• [Document extract]:
-- Opening Marker --

State environmental activists took to Scarborough Beach on Thursday to condemn President Donald Trump’s plan to slash the Environmental Protection Agency’s budget by 30 percent.
The Natural Resources Council of Maine staged the event to highlight the direct effects that it says Trump’s proposal would have on Maine: EPA grants to states for coastal water quality monitoring, for instance, would be eliminated, as would a grant program that aims to reduce runoff pollution from pesticides and fertilizers. Also gone is a program that funds work to stop leaks from underground storage tanks.
But perhaps the most compelling words came from Hunter Lachance, a Kennebunkport 9th-grader who has asthma.
“Asthma is no fun. It is scary when I cannot breathe and I need to miss school, and hang out indoors on bad air day,” he says.

-- Closing Marker --

• [Task objective]: Carry on the article about the Scarborough Beach protest against proposed EPA budget cuts, starting after its last sentence. The records that come next are from a separate source.

(Dataset entries)
-- Opening Marker --

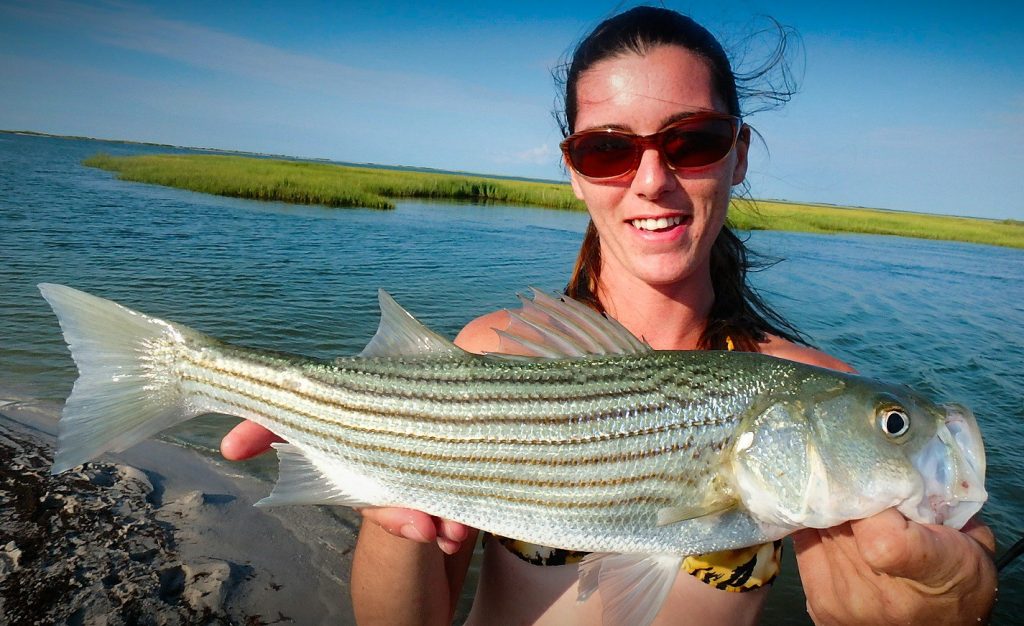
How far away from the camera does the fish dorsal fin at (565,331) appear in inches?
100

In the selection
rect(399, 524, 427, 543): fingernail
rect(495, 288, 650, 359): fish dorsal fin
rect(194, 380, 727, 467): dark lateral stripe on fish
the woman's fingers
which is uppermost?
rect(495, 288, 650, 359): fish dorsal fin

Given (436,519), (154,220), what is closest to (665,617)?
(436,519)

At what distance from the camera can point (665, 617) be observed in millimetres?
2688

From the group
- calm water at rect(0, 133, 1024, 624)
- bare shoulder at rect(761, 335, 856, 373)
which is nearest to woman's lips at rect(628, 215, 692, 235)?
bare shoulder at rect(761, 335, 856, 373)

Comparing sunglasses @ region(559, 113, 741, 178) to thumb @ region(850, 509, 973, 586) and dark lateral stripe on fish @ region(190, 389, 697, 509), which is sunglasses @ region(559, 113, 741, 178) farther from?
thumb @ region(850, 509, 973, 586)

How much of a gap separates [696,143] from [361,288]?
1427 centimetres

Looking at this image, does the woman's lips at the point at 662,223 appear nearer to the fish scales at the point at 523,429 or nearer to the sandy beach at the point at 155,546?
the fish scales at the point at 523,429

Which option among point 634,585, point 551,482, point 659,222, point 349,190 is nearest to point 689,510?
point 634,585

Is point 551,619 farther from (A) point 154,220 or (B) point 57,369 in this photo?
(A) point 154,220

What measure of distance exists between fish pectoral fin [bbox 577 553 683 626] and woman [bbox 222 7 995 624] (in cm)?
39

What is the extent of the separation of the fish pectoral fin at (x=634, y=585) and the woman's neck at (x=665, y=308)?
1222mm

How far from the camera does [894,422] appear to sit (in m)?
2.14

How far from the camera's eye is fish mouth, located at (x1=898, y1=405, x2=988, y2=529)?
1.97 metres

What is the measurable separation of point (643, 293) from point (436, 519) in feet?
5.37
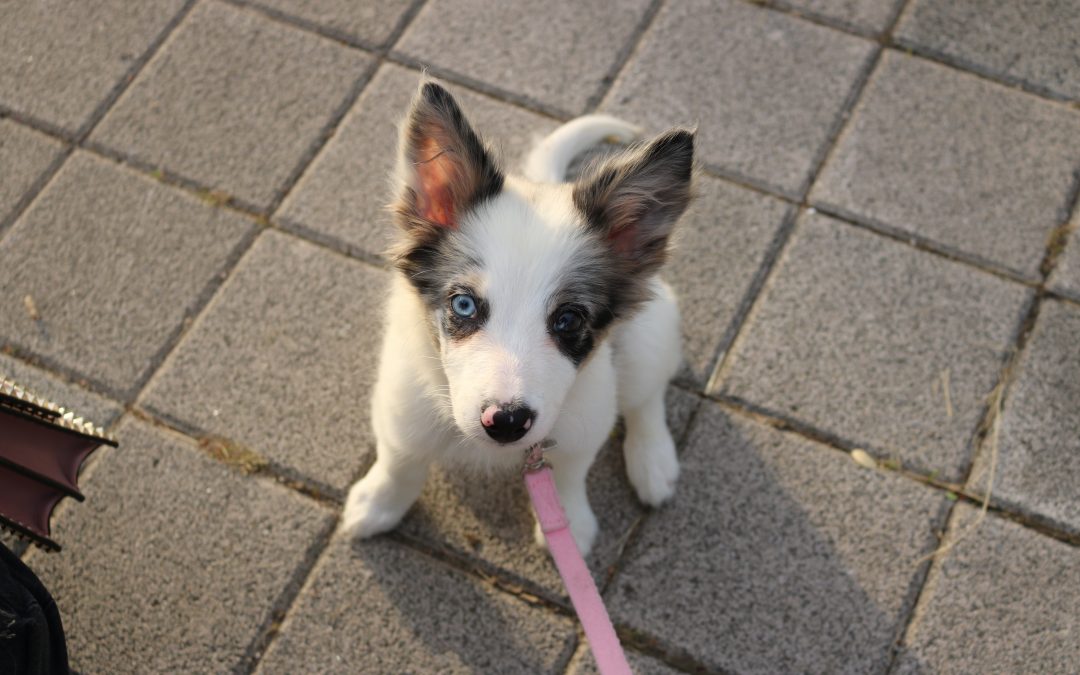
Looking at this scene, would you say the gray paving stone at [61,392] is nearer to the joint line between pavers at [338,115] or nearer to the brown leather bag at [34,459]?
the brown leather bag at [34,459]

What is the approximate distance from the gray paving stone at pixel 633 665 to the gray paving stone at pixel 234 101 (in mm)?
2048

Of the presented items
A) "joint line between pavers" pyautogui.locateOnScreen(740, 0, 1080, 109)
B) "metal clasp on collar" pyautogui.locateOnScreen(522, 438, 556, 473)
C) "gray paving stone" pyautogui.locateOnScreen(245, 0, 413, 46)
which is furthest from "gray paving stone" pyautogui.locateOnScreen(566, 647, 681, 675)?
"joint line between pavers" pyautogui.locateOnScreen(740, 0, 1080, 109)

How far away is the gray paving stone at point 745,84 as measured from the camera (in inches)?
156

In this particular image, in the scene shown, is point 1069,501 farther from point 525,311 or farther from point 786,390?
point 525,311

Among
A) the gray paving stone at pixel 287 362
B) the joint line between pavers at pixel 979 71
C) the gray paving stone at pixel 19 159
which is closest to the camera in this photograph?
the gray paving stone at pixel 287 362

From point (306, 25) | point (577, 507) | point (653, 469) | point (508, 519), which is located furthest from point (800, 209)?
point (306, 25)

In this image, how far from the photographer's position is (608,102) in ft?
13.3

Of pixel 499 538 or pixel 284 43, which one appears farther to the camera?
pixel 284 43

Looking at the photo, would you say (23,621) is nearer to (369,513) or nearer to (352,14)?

-- Closing Marker --

• [Written response]:
The EPA, Lachance says, plays a vital role in regulating toxic emissions that can cause and trigger the condition. But he says Trump’s budget would cut EPA state grants for air quality planning and enforcement by a third.
“Maine has one of the highest rates of asthma in the nation. And our air is polluted by smokestacks and cars from other states, so we really depend on the federal government to protect us,” he says.
Lachance is one of more than a thousand Mainers who signed a letter to the state’s congressional delegation asking to keep the EPA’s budget at current levels.